What the task requires
Starting with the line that contains "Is pixel 208", reproduce each line through the end of the entries exactly as written.

Spatial reasoning question data
>> start
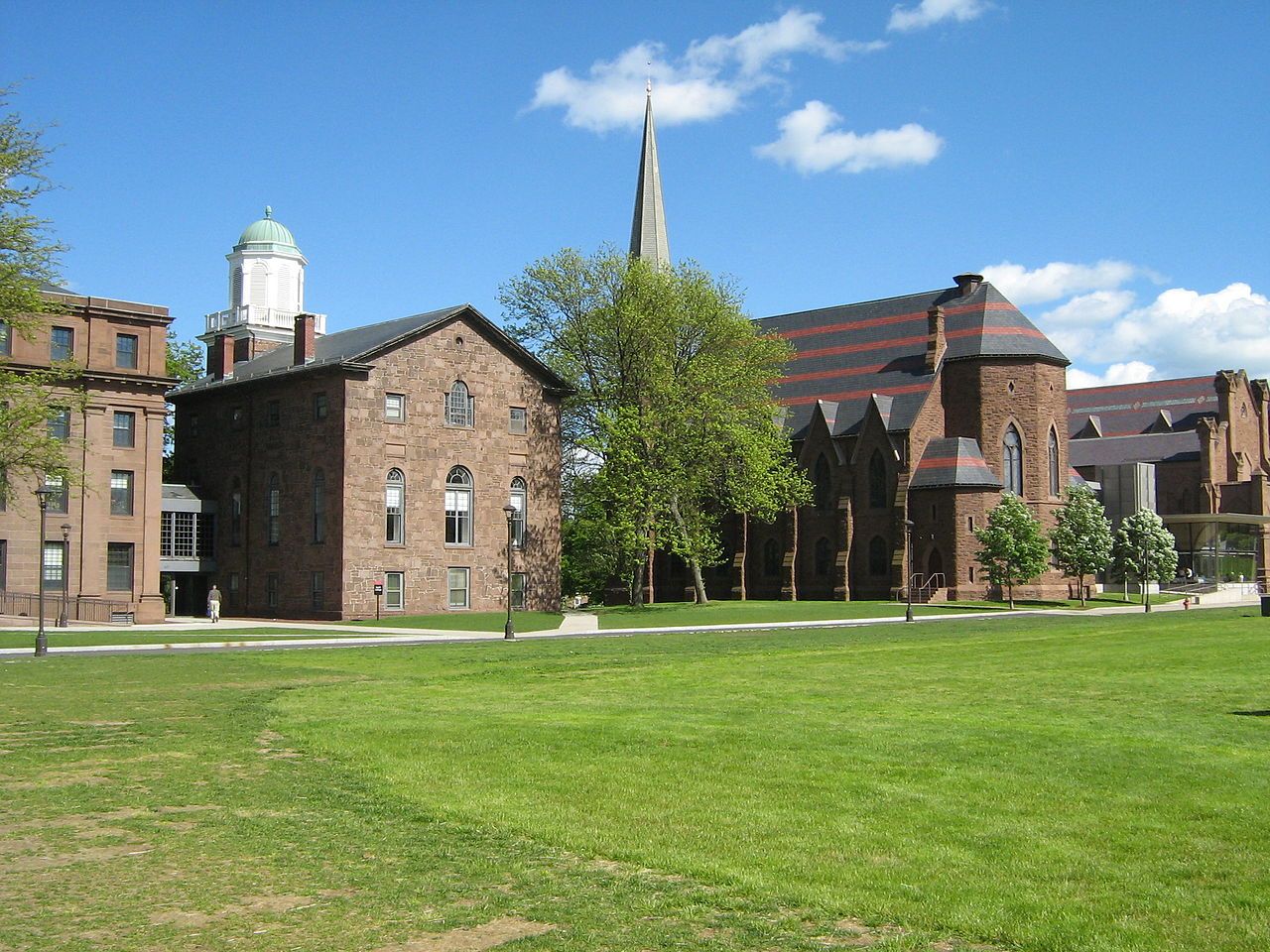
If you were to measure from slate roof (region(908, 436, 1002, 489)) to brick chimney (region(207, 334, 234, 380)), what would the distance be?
39423 mm

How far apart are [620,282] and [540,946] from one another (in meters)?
61.5

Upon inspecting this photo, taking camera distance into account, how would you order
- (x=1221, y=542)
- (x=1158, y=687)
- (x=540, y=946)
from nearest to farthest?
(x=540, y=946) < (x=1158, y=687) < (x=1221, y=542)

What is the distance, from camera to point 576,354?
68.9 metres

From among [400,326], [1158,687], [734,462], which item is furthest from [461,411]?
[1158,687]

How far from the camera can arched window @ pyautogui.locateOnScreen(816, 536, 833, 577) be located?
79750 millimetres

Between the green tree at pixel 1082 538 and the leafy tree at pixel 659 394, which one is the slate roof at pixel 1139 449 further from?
the leafy tree at pixel 659 394

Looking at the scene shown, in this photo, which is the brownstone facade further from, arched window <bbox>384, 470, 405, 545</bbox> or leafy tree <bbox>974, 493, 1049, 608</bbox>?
leafy tree <bbox>974, 493, 1049, 608</bbox>

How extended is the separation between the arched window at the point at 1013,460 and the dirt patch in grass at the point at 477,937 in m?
72.0

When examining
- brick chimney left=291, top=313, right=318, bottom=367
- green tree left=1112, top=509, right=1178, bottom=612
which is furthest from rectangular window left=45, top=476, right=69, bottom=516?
green tree left=1112, top=509, right=1178, bottom=612

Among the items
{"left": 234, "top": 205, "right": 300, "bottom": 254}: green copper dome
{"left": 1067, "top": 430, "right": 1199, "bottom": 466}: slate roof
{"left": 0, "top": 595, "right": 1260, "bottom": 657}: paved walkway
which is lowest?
{"left": 0, "top": 595, "right": 1260, "bottom": 657}: paved walkway

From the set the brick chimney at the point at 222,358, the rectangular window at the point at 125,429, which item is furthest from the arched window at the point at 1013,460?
the rectangular window at the point at 125,429

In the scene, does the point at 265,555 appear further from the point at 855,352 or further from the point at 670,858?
the point at 670,858

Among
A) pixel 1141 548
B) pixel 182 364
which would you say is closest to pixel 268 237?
pixel 182 364

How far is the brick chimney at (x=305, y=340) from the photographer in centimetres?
5972
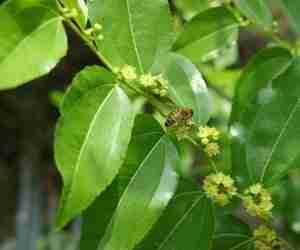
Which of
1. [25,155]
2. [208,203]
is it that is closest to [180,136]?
[208,203]

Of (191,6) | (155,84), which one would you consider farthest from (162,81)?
(191,6)

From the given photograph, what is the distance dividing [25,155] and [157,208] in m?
3.45

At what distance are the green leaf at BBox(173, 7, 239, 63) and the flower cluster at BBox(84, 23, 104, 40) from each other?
0.77 feet

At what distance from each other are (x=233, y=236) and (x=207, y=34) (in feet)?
1.01

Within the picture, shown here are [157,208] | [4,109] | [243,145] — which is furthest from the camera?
[4,109]

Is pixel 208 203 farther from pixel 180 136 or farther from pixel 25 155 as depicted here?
pixel 25 155

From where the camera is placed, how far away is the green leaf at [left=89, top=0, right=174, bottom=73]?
797mm

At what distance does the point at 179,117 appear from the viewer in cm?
79

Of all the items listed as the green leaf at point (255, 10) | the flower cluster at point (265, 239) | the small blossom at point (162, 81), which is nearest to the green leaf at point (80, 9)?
the small blossom at point (162, 81)

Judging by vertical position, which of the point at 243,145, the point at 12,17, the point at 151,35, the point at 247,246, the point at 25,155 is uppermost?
the point at 12,17

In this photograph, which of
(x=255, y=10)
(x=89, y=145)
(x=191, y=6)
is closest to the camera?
(x=89, y=145)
>> end
Task response
Is pixel 208 203 farther from pixel 180 136 or farther from pixel 25 155 as depicted here?
pixel 25 155

From where the camera is placed, how far away is the green leaf at [left=89, top=0, right=174, bottom=73]?
797mm

At what distance does the point at 179,117 appear from the viewer in cm?
79

Of all the items listed as the green leaf at point (255, 10) | the flower cluster at point (265, 239) | the small blossom at point (162, 81), which is nearest to the green leaf at point (80, 9)?
the small blossom at point (162, 81)

Judging by vertical position, which of the point at 243,145, the point at 12,17, the point at 151,35, the point at 247,246, the point at 25,155 is uppermost?
the point at 12,17

In this photograph, which of
(x=255, y=10)
(x=89, y=145)
(x=191, y=6)
is closest to the camera?
(x=89, y=145)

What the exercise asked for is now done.